=== DIRECTIONS FOR THIS TASK ===
Begin with the line containing "Looking at this photograph, does" and copy each line exactly through the last line of the entries, inclusive.

=== DATA EXTRACT ===
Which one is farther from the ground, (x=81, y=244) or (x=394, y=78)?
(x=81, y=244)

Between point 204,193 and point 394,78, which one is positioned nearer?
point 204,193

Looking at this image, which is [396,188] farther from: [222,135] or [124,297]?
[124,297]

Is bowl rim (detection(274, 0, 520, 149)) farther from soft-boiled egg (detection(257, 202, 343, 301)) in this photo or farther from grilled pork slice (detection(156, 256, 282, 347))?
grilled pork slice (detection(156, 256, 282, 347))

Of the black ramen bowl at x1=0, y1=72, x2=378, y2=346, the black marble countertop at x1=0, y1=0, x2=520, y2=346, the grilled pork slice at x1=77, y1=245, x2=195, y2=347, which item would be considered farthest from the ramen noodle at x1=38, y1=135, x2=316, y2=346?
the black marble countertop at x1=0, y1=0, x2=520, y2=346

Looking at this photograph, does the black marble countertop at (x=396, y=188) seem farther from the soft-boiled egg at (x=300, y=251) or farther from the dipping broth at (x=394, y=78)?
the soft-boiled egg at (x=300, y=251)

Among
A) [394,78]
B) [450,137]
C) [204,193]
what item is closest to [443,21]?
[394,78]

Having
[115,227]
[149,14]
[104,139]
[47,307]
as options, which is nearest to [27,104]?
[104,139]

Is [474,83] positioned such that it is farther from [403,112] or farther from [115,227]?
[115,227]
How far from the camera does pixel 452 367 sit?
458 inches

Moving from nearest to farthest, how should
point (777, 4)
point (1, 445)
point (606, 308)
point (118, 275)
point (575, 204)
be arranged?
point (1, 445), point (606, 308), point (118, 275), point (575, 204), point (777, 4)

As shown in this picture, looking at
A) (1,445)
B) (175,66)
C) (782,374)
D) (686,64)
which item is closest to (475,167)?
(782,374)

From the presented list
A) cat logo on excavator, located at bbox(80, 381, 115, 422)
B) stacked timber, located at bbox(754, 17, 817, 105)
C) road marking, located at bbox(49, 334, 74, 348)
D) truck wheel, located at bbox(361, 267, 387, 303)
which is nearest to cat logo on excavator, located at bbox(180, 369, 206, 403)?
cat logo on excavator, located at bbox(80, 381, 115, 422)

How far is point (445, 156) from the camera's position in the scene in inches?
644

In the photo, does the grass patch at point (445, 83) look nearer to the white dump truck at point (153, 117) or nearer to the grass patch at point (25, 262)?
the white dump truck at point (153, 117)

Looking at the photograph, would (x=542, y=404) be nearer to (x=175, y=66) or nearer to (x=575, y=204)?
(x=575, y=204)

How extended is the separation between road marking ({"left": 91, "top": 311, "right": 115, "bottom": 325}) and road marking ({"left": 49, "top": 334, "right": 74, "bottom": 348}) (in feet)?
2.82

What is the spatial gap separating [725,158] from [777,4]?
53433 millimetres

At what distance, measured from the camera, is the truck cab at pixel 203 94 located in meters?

=== ANSWER TO THIS PROBLEM ===
Looking at this photograph, does the black marble countertop at (x=396, y=188) seem farther from the soft-boiled egg at (x=300, y=251) or farther from the dipping broth at (x=394, y=78)?
the soft-boiled egg at (x=300, y=251)

Among
A) [394,78]
B) [450,137]
C) [204,193]
what item is closest to [443,21]?
[394,78]

Having
[115,227]
[149,14]
[104,139]
[47,307]
as options, which is nearest to [27,104]?
[104,139]

Is [474,83] positioned such that it is farther from [403,112] or farther from [115,227]?
[115,227]
How far from the camera does pixel 452 367 sit?
458 inches

Moving from nearest to farthest, how should
point (777, 4)
point (1, 445)
point (606, 308)
point (118, 275)
point (575, 204)
be arranged?
point (1, 445), point (606, 308), point (118, 275), point (575, 204), point (777, 4)

As shown in this picture, looking at
A) (1,445)
B) (175,66)
C) (782,374)
D) (686,64)
which item is closest to (475,167)?
(782,374)

From the presented list
A) cat logo on excavator, located at bbox(80, 381, 115, 422)
B) stacked timber, located at bbox(754, 17, 817, 105)
C) road marking, located at bbox(49, 334, 74, 348)
D) truck wheel, located at bbox(361, 267, 387, 303)
which is nearest to cat logo on excavator, located at bbox(180, 369, 206, 403)?
cat logo on excavator, located at bbox(80, 381, 115, 422)

How far is point (445, 156) from the camera's position in the scene in inches?
644

In the photo, does the grass patch at point (445, 83) look nearer to the white dump truck at point (153, 117) or nearer to the grass patch at point (25, 262)?
the white dump truck at point (153, 117)

Looking at the photograph, would (x=542, y=404) be nearer to (x=175, y=66) or nearer to (x=575, y=204)?
(x=575, y=204)

How extended is the separation between road marking ({"left": 91, "top": 311, "right": 115, "bottom": 325}) and road marking ({"left": 49, "top": 334, "right": 74, "bottom": 348}) (in feet)?
2.82

What is the spatial gap separating [725,158] from [777,4]?
53433 millimetres

At what distance, measured from the camera, is the truck cab at pixel 203 94 located in meters?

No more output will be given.